On the face of it the iRiver E200 has a huge amount going in its favour. The player has a metal casing that gives it a supremely solid feel and the front is dominated by a four inch screen. As there are no hardware buttons on the front, and only a power button and control lock on the top, you may well assume that it is a touch screen device.
In fact the screen only takes up two thirds of the front and measures 2.8 inches on the diagonal with a resolution of 320 x 240, and the lower third is taken up with a panel of touch controls that you use to change settings and to select and play your videos and music.
On the bottom of the E200 there’s a headphone jack and tucked away beneath a plastic cover you’ll find a mini USB port and a MicroSD card slot so you can add to the 16GB of integrated storage. It’s worth noting that the USB connection for charging and data transfer uses a regular mini USB port rather than some horrendous proprietary connector.
When we connected the USB cable to our PC we had to select the type of connection we wanted from a list of Power+Data’, Power+Play’ or Power Only’. This is the sort of complication you get with some PC devices that doesn’t occur with iPods and other user-friendly gadgets. Once we’d selected the Power+Data’ option and seen the iRiver appear in Windows Explorer we dragged across some movie and music files.
Unfortunately we ran into all sorts of problems as AVI, MKV and WMV video files all refused to play. We wondered whether the v1.11 firmware was the source of our troubles, however iRiver firmware updater refused to run as it, amazingly, does not support the E200.
Next we used the CD that comes with the E200 to install the iRiver Plus 3 software. This is media management software that handles a number of tasks, starting with the ability to update the firmware of the E200 to v1.15 which improved the response of the E200 slightly. Once that job was complete we used iRiver Plus 3 to catalogue our media files. Music, video, photos and Ebooks each get separate tabs, which isn’t strictly necessary in our opinion but it looks neat. The software also manages the process of transferring media to the E200 and converts some files into a format that the player can understand.
Once we had selected a movie file and clicked the transfer button we found the software typically took 20 minutes to convert the movie and then a few seconds more to transfer it to the E200.
The list of file formats handled by the E200 and the conversion software include MPEG, WMV and XviD, but not AVI or MKV. Similarly, with photos you can view JPG but not BMP or GIF files. Audio support is better with MP3, WMA, OGG and FLAC playing correctly however WAV doesn’t appear to work.
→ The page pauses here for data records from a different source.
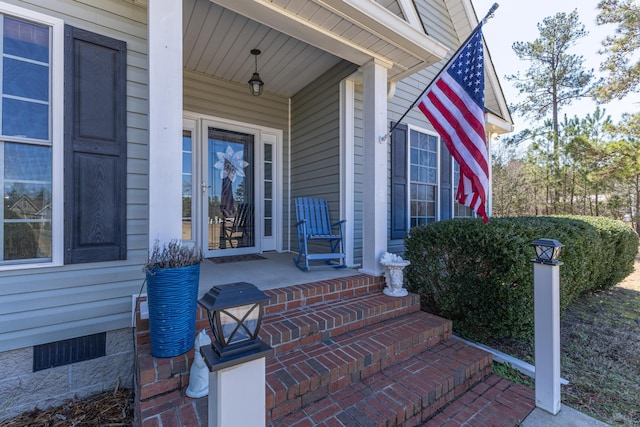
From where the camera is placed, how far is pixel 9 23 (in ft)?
6.47

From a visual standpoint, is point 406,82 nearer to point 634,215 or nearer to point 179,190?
point 179,190

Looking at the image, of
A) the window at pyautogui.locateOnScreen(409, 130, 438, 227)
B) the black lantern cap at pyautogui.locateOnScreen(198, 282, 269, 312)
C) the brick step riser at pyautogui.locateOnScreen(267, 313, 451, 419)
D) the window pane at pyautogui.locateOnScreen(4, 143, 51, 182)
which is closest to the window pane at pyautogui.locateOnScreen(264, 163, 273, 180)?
the window at pyautogui.locateOnScreen(409, 130, 438, 227)

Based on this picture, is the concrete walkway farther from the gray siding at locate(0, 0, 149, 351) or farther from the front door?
the front door

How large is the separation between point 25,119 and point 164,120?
38.4 inches

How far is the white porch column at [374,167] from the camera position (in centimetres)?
317

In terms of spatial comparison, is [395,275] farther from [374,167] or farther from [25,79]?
[25,79]

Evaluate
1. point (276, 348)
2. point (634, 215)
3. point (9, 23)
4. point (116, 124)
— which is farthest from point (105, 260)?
point (634, 215)

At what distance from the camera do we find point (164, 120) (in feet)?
6.57

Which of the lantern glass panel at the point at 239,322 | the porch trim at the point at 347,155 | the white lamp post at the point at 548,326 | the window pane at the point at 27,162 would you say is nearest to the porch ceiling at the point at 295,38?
the porch trim at the point at 347,155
The built-in battery promises up to 5.5 hours of video playback or 17 hours of music, and the quality of audio and video playback is excellent provided you use a pair of headphones. We are unsure why anyone would consider using the feeble integrated speaker.
When you turn the E200 to landscape mode to watch a movie the touch controls are positioned to the right side of the screen. That’s a convenient location however the lack of touch screen controls makes it impossible to skip part way into a movie or TV show. We feel this is a major oversight.